Been wanting to do a decent job on this song for ages and my sister and singing partner will crucify me for putting my stamp on the song before she can have a crack at it but couldn't resist a solo version (sorry Jane!)
I loved the band Squeeze, they were were a huge influence on me in my younger days and whilst I may well be biased, on repeat listening their music doesn't seem to age with time. I believe Glen Tillbrook and Chris Difford are still touring as a duo doing the occasional festival but their hay days with the band (including of course Jools Holland on keyboards) are long gone .... they don't get enough credit for my mind, so in my small way here's an attempt to revive a few memories - first of a couple of Squeeze songs, this is 'Goodbye Girl'
Hope you enjoyed that ... not 100% faithful to the original and that ending with a brief snatch of 'American Pie' just kinda happened and it sounded ok so stuck with it!
Second Squeeze song comming soon .... just deciding which one to cover!
Ok, on to things photographic and good and bad news. Bad news is that my trusty Tamron 200-500ml lens seems to have stopped working with my camera body (Canon 550d), something to do with a communication error between lens and camera ... might be sheer coincidence but this problem seems to have developed since I mounted another recently purchased lens - another Tamron (18-200).
Currently scouring the internet forums for possible fixes but no joy so far.
Good news is that the new lens is fab! Took it out and about the other day and took some pics in Antigny (a nearby small village with a semi famous Lantern des Morte, more of that later) and then in and around Montmorillon.
These are the Antigny pics.

- Dataset rows:
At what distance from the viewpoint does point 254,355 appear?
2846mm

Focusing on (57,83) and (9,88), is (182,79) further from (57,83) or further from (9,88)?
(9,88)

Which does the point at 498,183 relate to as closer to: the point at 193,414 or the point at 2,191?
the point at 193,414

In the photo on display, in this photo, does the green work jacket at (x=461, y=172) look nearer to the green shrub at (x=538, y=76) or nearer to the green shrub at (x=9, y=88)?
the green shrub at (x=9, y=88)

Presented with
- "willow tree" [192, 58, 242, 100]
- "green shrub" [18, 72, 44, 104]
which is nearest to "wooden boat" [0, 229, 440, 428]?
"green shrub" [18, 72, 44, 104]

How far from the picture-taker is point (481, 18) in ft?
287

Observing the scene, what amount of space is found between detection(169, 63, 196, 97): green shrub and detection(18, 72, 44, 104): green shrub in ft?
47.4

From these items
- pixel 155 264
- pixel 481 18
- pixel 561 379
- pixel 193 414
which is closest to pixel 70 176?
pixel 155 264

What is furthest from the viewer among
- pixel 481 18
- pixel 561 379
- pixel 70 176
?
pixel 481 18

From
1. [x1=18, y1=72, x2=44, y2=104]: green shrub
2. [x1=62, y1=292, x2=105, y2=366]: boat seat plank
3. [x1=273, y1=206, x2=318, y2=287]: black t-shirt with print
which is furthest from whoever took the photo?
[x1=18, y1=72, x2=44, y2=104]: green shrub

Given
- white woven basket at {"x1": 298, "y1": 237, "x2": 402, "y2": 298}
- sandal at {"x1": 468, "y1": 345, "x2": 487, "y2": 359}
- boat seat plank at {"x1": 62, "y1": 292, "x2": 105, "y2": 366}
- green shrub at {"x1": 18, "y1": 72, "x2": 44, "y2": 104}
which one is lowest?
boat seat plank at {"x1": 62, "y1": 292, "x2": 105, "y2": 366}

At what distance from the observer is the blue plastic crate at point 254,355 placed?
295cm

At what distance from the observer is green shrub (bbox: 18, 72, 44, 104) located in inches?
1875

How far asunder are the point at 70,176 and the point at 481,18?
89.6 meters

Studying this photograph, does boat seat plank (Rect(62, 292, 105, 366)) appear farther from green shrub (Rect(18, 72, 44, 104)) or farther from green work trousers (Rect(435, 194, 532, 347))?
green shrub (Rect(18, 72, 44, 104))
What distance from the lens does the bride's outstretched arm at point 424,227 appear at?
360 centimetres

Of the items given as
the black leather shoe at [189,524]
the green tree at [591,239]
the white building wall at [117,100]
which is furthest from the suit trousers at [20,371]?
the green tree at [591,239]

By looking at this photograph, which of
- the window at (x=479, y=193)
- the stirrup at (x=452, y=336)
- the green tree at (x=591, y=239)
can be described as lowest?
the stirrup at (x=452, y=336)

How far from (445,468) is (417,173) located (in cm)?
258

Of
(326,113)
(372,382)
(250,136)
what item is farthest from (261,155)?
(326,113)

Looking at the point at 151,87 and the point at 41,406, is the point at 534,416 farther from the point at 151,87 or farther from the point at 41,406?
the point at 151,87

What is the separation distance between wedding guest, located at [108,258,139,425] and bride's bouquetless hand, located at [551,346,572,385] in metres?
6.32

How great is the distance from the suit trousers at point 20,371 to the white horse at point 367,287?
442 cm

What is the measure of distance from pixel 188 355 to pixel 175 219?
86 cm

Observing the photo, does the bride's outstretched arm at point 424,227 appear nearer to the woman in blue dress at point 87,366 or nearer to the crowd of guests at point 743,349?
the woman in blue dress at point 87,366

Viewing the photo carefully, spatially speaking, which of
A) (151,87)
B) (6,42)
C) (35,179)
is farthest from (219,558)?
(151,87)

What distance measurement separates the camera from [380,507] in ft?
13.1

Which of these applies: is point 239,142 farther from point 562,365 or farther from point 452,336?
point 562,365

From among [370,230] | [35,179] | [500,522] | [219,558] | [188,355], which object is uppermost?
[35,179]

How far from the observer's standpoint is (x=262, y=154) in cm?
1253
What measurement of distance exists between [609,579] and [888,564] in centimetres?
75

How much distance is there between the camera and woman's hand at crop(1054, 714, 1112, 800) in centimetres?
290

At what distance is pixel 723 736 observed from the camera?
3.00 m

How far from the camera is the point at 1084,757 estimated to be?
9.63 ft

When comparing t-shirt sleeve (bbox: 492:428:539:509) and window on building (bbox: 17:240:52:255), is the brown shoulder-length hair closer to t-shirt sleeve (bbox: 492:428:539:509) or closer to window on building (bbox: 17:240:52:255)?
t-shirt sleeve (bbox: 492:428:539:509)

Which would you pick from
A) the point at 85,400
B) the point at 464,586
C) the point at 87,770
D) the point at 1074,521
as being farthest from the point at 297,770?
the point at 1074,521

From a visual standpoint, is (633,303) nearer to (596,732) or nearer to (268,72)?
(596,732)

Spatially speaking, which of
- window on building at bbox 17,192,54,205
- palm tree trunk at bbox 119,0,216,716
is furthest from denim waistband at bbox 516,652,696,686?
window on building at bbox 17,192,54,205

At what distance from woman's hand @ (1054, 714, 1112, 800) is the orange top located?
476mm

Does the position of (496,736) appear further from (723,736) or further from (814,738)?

- STATED EXERCISE A: List every person the blog post mentions by name.
- STATED EXERCISE B: Carry on the blog post about the Squeeze cover and the camera lenses from where it stops.
The items play no part in this.

- EXPECTED OUTPUT A: Jane, Glen Tillbrook, Chris Difford, Jools Holland

- EXPECTED OUTPUT B:
The first 2 feature the Lantern des Morte (Lantern of the Dead) which is situated in the middle of the village. There are several similar small towers across the middle of France and although this one is perhaps not the most attractive of its type it is certainly one of the oldest - 12th Century. The origins and purpose of these constructions are not entirely clear but most common wisdom suggests that these were used to light medieval burial grounds. They all have entrances at the bottom and an opening at the top so that lanterns could be hauled up to shine a light on the dead. Most are situated on or near old burial grounds but not all, giving rise to another school of thought which suggest that over time Lantern des Morte is actually a mis-pronunciation and that these are actually Lanterns of the Moors - reflecting some kind of Moorish history and meaning. Like I say, its not clear but some of them are very fine looking and I like the element of mystery surrounding them!
Later on in the day I took advantage of the great light and took another stroll around Montmorillon. I've taken similar pics before but with my canon powershot but think these are much better.
The first 2 are of the Eglise de Notre Dame, with the second one 'artfully' hidden!
Here id a fairly typical view of the 13th Century bridge LeVieux Pont
Here we see a view of one half of Montmorillon from the top of the the Cite de Ecrit.
And lastly here is the 'very difficult to find any information on' statue of the Virgin Mary with Child - I don't think it's that old and certainly the base looks 18th Century. Any comments re this statue's history would be very welcome as I drew many blanks when attempting to research!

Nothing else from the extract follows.